Tuesday, October 05, 2010

On Minimum Wage

I was surprised to see The Atlantic Wire pick up a "controversy" brewing about minimum wage. Some Republican candidates--Tea Party brand-- have made some comments about abolishing or reducing the minimum wage. Democrats are apparently picking up on it as "political death wishes."

We've been discussing price ceilings in the current unit of Principles of Microeconomics. Minimum wage increased in the middle of our recession and the result, as illustrated here, was an increase in teenage unemployment above what it would likely have been even due to the recession.

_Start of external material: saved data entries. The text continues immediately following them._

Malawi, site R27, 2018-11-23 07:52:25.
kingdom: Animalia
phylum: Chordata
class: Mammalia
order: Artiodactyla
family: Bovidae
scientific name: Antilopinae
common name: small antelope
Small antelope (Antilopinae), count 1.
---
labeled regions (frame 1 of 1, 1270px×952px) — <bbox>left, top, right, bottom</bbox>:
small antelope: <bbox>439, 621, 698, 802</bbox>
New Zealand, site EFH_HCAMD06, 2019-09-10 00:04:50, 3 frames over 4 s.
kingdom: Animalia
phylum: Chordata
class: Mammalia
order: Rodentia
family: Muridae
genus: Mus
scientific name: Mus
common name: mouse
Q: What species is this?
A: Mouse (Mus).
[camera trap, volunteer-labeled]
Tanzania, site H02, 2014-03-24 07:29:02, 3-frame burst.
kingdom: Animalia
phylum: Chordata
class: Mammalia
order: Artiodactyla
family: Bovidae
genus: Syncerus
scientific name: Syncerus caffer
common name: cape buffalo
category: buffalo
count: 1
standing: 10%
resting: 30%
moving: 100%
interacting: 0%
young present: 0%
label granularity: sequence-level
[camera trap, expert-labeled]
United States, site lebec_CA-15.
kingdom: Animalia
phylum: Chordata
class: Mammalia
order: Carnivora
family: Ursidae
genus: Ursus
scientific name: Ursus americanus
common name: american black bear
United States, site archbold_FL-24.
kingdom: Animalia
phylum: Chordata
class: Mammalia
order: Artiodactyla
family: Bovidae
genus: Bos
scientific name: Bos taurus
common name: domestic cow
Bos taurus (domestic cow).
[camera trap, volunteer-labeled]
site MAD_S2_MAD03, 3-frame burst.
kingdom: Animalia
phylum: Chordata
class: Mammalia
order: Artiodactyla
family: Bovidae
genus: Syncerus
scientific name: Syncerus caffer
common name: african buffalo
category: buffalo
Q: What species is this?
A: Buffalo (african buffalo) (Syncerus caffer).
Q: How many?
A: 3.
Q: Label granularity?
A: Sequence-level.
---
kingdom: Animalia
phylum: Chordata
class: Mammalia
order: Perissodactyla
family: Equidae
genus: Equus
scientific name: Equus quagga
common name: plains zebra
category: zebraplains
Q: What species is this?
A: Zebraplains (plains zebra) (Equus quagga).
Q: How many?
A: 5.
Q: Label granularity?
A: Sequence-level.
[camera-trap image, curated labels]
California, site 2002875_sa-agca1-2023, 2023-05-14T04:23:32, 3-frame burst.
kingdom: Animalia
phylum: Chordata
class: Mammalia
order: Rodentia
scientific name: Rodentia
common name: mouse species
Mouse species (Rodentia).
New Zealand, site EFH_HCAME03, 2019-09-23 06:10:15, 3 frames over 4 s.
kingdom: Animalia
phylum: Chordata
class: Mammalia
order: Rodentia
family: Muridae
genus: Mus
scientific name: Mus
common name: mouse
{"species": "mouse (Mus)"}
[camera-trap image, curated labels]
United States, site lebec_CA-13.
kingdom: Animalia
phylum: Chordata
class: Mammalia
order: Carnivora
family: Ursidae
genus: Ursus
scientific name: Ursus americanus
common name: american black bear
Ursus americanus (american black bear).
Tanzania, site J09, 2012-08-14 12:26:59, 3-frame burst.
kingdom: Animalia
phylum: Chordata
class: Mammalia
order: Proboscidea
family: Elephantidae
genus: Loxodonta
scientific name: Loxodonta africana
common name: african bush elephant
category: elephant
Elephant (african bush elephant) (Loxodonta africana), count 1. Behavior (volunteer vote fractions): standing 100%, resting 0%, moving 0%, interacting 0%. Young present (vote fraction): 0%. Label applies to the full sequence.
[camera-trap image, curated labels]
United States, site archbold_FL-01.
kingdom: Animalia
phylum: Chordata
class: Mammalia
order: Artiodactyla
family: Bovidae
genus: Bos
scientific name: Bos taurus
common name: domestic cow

Here's a simple illustration from our campus:
We only have so much room in our operating budget to spend on student workers. Most of the jobs aren't very productive or difficult--many are work/study who spend most of their time studying or playing on Facebook while getting on paid to be on call to do odd jobs for their department. We have a lot of students willing to be paid less than $7.25/hour for doing this but the government says they don't have that freedom. If we could pay them less than $7.25, we could afford to hire many more than we do. So, we have a lot more applicants than jobs, or structural unemployment.

Some "progressives" find the minimum wage abhorrently low and would criticize SBU for paying it. Indeed, we could increase the wage paid to our work/study, but that means hiring even fewer students (increasing unemployment). Nancy Pelosi has unpaid workers (interns) in her office and no one raises a stink about that.

So, I hope some of these Republican candidates make this a teachable moment. It's not that hard.